Inzwischen??? 3Dsmax schon seit V2.5 und die ist schon über 10 Jahre alt! Auch Softimage beschleunigt via Direct X... besonders zu erwähnen die dx9/10 realtime shaders


----------



## MysticBinary82 (13. September 2009)

*AW: Radeon 5850/5870 veröffentlicht, Daten + Preise*



Bucklew schrieb:


> Und man sollte auch nicht vergessen, dass alleine die 3dsmax-Software ~5000€ kostet - und damit ja fast ein Schnäppchen ist.


 
Das ist nur eine Einzelplatzlizenz!

Legst noch nen bissel mehr Geld hinzu und schließt eine subscription ab und bezahlst jährlich eine Gebühr, bekommst du die neuste Version immer beim erscheinen.

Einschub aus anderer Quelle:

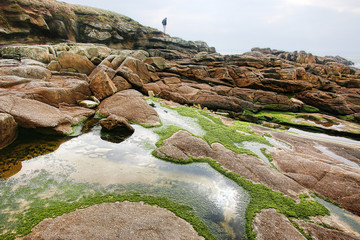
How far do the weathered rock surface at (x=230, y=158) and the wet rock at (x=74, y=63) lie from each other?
18102 millimetres

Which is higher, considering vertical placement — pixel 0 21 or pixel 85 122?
pixel 0 21

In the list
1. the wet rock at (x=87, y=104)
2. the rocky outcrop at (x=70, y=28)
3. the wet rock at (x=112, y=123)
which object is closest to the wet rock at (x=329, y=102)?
the wet rock at (x=112, y=123)

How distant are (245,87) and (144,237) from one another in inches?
1180

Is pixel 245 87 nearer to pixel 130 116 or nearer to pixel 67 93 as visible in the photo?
pixel 130 116

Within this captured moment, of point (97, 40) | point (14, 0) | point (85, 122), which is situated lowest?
point (85, 122)

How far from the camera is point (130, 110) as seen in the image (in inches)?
626

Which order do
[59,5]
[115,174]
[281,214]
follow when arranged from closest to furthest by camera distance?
[281,214]
[115,174]
[59,5]

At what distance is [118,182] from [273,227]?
20.8 ft

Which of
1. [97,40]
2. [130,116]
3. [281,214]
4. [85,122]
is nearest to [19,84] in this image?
[85,122]

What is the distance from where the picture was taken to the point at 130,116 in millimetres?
15281

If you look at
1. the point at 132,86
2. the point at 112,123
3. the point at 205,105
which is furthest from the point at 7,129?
the point at 205,105

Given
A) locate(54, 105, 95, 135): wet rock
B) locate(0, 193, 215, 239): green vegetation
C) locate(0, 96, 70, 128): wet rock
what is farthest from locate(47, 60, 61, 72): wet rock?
locate(0, 193, 215, 239): green vegetation

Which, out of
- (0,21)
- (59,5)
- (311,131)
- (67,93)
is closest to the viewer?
(67,93)

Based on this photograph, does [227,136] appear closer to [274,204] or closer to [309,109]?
[274,204]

Das ist bei den GraKas nicht der fall oder?


----------



## bobby (13. September 2009)

*AW: Radeon 5850/5870 veröffentlicht, Daten + Preise*

Ich bin gespannt, wer von euch beiden als erster nachgibt......lol


----------



## MysticBinary82 (13. September 2009)

*AW: Radeon 5850/5870 veröffentlicht, Daten + Preise*



bobby schrieb:


> Ich bin gespannt, wer von euch beiden als erster nachgibt......lol


 
Ich weiß nicht... Heute Sonntag und im Fernsehn nix gescheites...


----------



## Bucklew (13. September 2009)

*AW: Radeon 5850/5870 veröffentlicht, Daten + Preise*



MysticBinary82 schrieb:


> Dann eben nicht... ich hatte das mal gelesen in nem Forum, kann aber auch nen Benutzerfehler gewesen sein.


Möglich, oder halt den V-Sync aktiviert und nicht gemerkt. Haben wir sehr oft, wenn sich Leute über schlechte Benchmarkwerte beschweren.



MysticBinary82 schrieb:


> Da ich und einige andere auch mit Windows arbeiten, macht eine OpenGL Karte kaum sinn.
> Unter Maya will ich dir recht geben, dass wird zumeist unter Mac betrieben.


OpenGL hat nichts mit dem Betriebssystem zu tun, sondern einfach nur mit dem zugrunde liegenden Programm. Einige nutzen inzwischen D3D, viele aber nicht. Und für diese braucht man eben zwingend eine OGL-Karte auch unter Windows. Und je teurer und komplexer die Software, desto höher die Wahrscheinlichkeit, dass sie OGL-basierend ist.



MysticBinary82 schrieb:


> Das ausschlaggebende bei den Karten ist aber der Gute Support und weniger die überragende leistung! Deswegen sind die auch so teuer, damit Leute wie du bezahlt werden können. (das soll nicht abwertend klingen)


Nein so ist das ja auch. Natürlich kostet es was, wenn ich mich dann hinsetze und versuche den Bug nachzustellen. Das ist natürlich auch einer der Gründe, weil es wie immer ein vielschichtiges Entscheidung ist. Nicht zu vergessen auch die längerfristige garantierte Verfügbarkeit, gerade für Medizin unverzichtbar.



MysticBinary82 schrieb:


> Hat alles seine berechtigung aber wie ich schonmal gesagt habe geht das nunmal nicht in jeder Firma... ich habs nunmal schon erlebt. Mehr kann ich dazu nicht sagen... Da musste ich an nem 600€ PC arbeiten und hab dann jeden Rechner (5 und 3 waren multicore) im Büro zu ner "Renderfarm" zusammen geschlossen... es musste gehen, da das geld für nen ordentlichen multicore server einfach nicht da war.


 Da stellt sich dann die Frage, ob man wirklich soviel Geld gespart hat. Personal ist ja halt doch deutlich teurer als ein PC.



MysticBinary82 schrieb:


> Inzwischen??? 3Dsmax schon seit V2.5 und die ist schon über 10 Jahre alt! Auch Softimage beschleunigt via Direct X... besonders zu erwähnen die dx9/10 realtime shaders


3dsmax ist dennoch immer noch im OGL-Benchmark enthalten. Sicherlich nicht, weil jeder das Programm nur in D3D benutzt.



MysticBinary82 schrieb:


> Das ist bei den GraKas nicht der fall oder?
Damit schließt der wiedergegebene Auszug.